Hans-Werner Sinn, ein bekannter deutscher Ökonom, warnt vor dem nahenden Untergang Deutschlands. In herzloser Manier propagiert er stets „Gehts der Wirtschaft gut, gehts uns allen gut.“

Hans-Werner-SinnHans-Werner Sinn
Hans-Werner Sinn ist seit 1984 Ordinarius in der volkswirtschaftlichen Fakultät der Ludwig-Maximilians-Universität München. 1999 wurde er zudem Präsident des ifo Instituts für Wirtschaftsforschung in München und Leiter des internationalen CESifo-Forscher-Netzwerks. Sinn ist der in der internationalen Forschung am häufigsten zitierte deutsche Ökonom und hierzulande der einflussreichste. Für seine Arbeit erhielt er zahlreiche Auszeichnungen und Preise. Er veröffentlichte viele Bücher und Fachartikel und ist gefragter Gesprächspartner in Wirtschaft, Medien und Politik.

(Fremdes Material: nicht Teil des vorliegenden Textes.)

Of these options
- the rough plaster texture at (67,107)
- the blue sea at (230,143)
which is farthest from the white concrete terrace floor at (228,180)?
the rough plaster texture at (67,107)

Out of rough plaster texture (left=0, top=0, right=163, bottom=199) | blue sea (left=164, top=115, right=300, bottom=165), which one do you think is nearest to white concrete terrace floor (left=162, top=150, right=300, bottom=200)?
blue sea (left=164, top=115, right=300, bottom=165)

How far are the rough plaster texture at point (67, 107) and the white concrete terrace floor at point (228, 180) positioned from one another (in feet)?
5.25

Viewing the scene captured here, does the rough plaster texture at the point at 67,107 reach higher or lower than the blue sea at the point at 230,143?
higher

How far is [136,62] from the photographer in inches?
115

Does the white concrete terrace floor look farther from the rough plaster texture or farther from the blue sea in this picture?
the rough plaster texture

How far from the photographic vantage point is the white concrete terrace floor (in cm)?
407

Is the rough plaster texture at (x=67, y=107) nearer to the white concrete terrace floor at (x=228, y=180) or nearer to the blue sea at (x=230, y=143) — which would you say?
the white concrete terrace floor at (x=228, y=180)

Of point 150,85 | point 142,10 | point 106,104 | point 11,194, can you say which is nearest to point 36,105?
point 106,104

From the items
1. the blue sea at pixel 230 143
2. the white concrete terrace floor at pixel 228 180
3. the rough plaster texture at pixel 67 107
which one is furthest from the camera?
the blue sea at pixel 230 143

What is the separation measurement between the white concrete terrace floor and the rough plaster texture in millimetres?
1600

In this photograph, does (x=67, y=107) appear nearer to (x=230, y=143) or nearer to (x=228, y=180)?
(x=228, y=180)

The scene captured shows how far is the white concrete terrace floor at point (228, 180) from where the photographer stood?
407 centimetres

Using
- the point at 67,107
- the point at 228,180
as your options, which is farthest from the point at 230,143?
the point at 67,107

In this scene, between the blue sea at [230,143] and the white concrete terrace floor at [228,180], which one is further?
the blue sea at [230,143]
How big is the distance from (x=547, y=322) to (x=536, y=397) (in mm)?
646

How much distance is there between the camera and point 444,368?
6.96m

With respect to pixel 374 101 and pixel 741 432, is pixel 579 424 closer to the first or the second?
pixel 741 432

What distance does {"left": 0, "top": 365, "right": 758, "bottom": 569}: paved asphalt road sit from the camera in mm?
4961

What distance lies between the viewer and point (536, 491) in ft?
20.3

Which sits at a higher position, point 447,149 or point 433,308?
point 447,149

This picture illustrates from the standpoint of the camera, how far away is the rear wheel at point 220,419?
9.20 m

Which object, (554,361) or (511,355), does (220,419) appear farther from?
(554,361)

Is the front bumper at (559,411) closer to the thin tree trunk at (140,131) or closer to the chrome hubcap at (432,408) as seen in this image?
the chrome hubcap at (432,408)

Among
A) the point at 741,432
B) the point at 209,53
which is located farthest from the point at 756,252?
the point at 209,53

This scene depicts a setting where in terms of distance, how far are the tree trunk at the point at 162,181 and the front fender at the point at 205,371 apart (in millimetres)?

Jens Schadendorf, Co-Herausgeber der „Edition Debatte“ des Redline Verlages, erklärt bereits im Vorwort, warum gerade Sinn für dieses Büchlein herangezogen wurde. Seine Meinungen seien „sachlich und wissenschaftlich“ begründet, und außerdem decken sie sich „mit dem gesunden Menschenverstand“. Somit entlässt Schadendorf den Leser mit der Feststellung: Sie können zwar gerne anders denken, aber in Wahrheit hat nur Hans-Werner Sinn die richtige Antwort. Schadendorf selbst stellt Sinn in diesem Buch Fragen zu Vergangenheit, Gegenwart und Zukunft Deutschlands.

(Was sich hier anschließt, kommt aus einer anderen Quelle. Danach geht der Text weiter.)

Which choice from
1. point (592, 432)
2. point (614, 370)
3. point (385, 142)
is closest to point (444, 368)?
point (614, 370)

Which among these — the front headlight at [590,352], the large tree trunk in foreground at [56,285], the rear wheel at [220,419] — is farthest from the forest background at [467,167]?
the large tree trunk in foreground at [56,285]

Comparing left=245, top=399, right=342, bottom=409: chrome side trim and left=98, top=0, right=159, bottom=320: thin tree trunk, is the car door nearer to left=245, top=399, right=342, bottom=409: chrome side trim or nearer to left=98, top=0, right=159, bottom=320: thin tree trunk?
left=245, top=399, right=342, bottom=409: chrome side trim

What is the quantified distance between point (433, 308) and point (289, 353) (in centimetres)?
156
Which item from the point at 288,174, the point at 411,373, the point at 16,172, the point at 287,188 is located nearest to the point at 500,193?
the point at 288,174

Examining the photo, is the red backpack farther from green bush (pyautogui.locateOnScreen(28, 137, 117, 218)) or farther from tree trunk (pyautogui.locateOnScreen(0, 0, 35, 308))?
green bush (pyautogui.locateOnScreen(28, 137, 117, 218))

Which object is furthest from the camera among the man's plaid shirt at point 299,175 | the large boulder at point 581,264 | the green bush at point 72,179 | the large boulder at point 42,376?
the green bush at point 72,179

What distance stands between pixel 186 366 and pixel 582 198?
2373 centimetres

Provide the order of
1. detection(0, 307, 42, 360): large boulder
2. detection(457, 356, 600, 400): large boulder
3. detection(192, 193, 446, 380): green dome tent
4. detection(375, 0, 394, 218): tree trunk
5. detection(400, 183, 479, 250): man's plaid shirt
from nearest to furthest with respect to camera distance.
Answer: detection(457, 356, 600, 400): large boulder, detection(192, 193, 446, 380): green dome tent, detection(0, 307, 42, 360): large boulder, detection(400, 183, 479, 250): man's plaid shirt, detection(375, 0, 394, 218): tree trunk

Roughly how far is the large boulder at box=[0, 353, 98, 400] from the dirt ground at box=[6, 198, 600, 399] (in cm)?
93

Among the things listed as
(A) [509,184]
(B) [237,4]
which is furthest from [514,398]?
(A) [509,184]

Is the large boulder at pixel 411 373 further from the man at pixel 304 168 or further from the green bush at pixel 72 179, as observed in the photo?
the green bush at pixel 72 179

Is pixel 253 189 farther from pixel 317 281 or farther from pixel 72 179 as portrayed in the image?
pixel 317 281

Aber wie gesagt: Praktisch jeder, der arbeitet, kommt in Deutschland über die Grenze der Armutsgefährdung hinaus, eben weil er ergänzendes Arbeitslosengeld II erhält, und über der Armutsgrenze liegt sowieso jeder.

Hans-Werner Sinn sieht in Gerhard Schröders Agenda-Politik, mit der Einführung von Hartz IV und Niedriglohnjobs, von Leiharbeit und Arbeitslosengeld II jene Reformen, die Deutschland aus der Krise und (nicht in vollem Ausmaß) wieder in die aktuelle Krise katapultiert hat. Niedrige Löhne seien nun einmal wichtig für die Wettbewerbsfähigkeit Deutschlands, nur so könne man bestehen, nur so gehe es der Wirtschaft (und somit den Menschen gut). Auch staatlich auferlegte Mindestlöhne für verschiedene Branchen seien abzulehnen – der Staat müsse sich bei dieser Sache raus halten. Wo der Staat jedoch eingreifen soll – sollte ich das obige Zitat richtig verstanden haben – ist dabei, Arbeitnehmer in Niedriglohnjobs durch Zuschüsse des „Arbeitslosengelds II“ über die Armutsgefährdung zu heben. Um es vereinfacht zu sagen: Wir entfesseln die Wirtschaft so sehr, dass Menschen von ihrer Arbeit zwar nicht mehr leben können, fördern damit die Wettbewerbsfähigkeit des Landes, damit die Menschen jedoch nicht in die Armut schlittern, muss der Staat aushelfen. So kann womöglich auch nur ein Finanzwissenschafter denken.

Atomkraftwerke sind gefährlich, keine Frage. Aber wie gefährlich sind die Alternativen, etwa Kohlekraftwerke?

Ebenso interessant sind Sinns Ansichten zur Energiewende. Deutschland müsse unbedingt den Ausstieg aus dem Ausstieg vorbereiten. Frankreich lache das Land aus und auch alle anderen Länder rundherum, welche schon darauf warten, den Deutschen billigen (Atom-)Strom anzudrehen, wenn ihre Wende misslungen sein wird. Was er – und viele Kritiker der Energiewende – überhaupt nicht zur Sprache bringt ist die bisher ungeklärte Frage nach dem Atommüll. Zu sagen, dass man durch Wind, Wasser und Sonne zu wenig Energie bekommen wird, und Kohlekraftwerke schädlicher als Atomkraftwerke sind, halte ich für eine sehr, sehr schwache Argumentation pro Atomstrom. Aber auch hier geht es rein um die Wettbewerbsfähigkeit des Landes.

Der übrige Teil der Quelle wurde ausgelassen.